++++ Trecho ++++
Os Profetas que gravaram na escrita a
Palavra que ouviram, fizeram-no revestidos da sua deficiência, que Deus não
retira a ninguém até à morte. Eles não elaboram, portanto, uma obra literária:
aquilo que escrevem é também genuinamente seu, nomeadamente na deficiência.
10/6/96
– 4:53
– Quanto tempo mais vai durar esta sensação
de abandono por parte do Teu Espírito, Mestre?
– Como? Não é já o Meu Espírito que te move
a mão?
– Eu sei que Ele está aqui, sempre avançando
no meu ser e não recuará até que o assuma todo na Tua Divindade. Mas é a
sensação, Mestre: eu não O sinto, como Tu certamente não O sentias quando
gritaste, da Cruz, que estavas abandonado. E no entanto nós sabemos que nunca,
como naquele momento, o Espírito pairava sobre Ti.
– E não queres viver a Cruz, Comigo?
– Tu sabes que quero, Jesus. Mas aqui na
montanha sinto saudades daqueles primeiros tempos da nossa paixão, daquelas
ingénuas cartas de amor…
– Enfraqueceu em Ti o amor?
– Até parece que sim, Mestre. Diz-me:
enfraqueceu?
– Como gostas de Mim?
– É mais um querer amar-Te muito. Muito mais
do que Te amo agora.
– Que fazes por Mim?
– Escrevo. Falo Contigo. Leio muito agora
sobretudo estes Escritos.
– Porque lês estes Escritos?
– Às vezes penso que é por narcisismo, para
me rever neles, para avaliar a importância da minha obra.
– E que importância tem, a tua obra?
–Como minha, não tem importância nenhuma:
não tem nível literário, está cheia de deficiências linguísticas, a todos os
níveis. Até já lá vi erros ortográficos!
– Então porque continuas a escrever assim?
Eras capaz de evitar os erros e conseguir um bom nível literário, não eras?
– Era.
– Porque não o fazes?
– Porque creio que Te perdia.
– Como assim? Eu só posso estar na
deficiência e no baixo nível?
++++
_Exercício proposto_
De acordo com a primeira frase do trecho, o que é que Deus não retira a ninguém até à morte? Os registos provêm de uma fonte distinta do trecho.
++++ Dados registados ++++
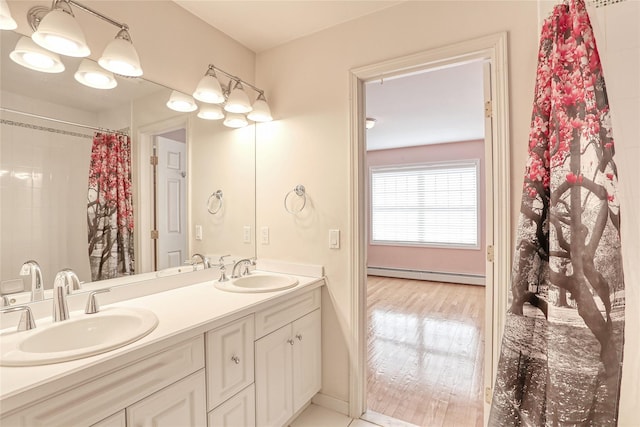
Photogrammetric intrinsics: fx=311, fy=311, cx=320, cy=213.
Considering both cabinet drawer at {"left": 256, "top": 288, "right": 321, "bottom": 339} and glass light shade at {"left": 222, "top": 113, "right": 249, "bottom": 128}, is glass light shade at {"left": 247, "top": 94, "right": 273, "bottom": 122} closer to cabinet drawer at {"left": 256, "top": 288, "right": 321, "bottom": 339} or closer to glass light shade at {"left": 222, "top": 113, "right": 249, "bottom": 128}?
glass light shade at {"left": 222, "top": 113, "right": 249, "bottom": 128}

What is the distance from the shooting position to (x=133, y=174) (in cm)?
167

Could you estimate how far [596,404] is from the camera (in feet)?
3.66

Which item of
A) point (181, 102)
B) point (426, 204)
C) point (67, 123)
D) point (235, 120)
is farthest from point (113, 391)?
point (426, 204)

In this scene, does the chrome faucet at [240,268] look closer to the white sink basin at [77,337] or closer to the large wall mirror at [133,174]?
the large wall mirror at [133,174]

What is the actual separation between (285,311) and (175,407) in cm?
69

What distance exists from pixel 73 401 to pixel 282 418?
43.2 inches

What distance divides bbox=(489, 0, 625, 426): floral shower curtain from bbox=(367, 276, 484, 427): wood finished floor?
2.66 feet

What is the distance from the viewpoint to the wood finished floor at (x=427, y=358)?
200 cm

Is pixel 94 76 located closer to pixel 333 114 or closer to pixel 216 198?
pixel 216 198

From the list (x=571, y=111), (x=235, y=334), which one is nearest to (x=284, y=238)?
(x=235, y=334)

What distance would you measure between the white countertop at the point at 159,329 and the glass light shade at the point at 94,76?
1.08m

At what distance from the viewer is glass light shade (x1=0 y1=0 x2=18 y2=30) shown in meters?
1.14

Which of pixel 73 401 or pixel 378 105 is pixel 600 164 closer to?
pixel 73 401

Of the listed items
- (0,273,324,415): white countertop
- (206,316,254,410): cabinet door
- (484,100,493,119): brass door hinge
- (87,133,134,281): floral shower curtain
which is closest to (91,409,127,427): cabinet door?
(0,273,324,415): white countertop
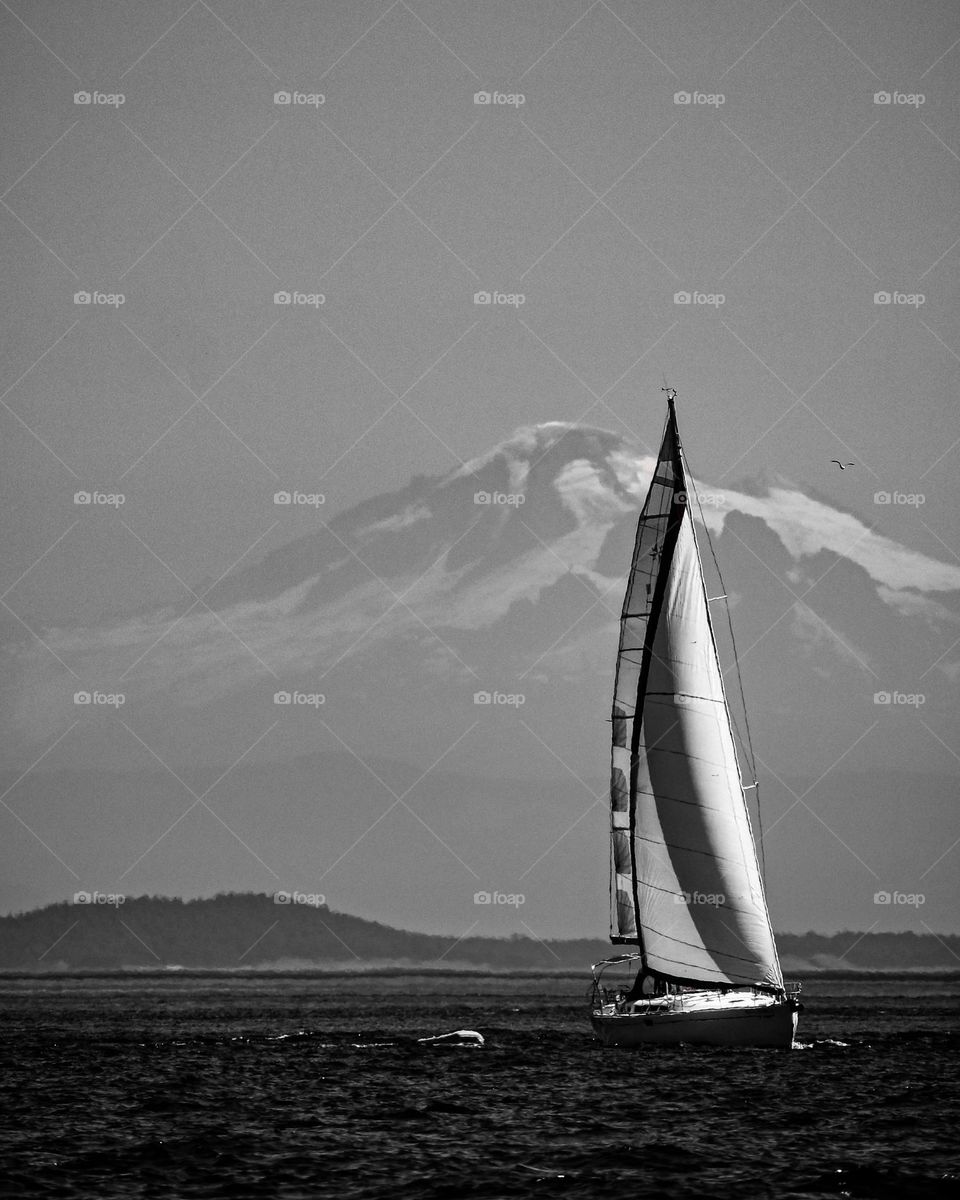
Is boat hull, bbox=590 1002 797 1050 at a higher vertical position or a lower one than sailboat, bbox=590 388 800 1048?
++++
_Resolução completa_
A deficiência.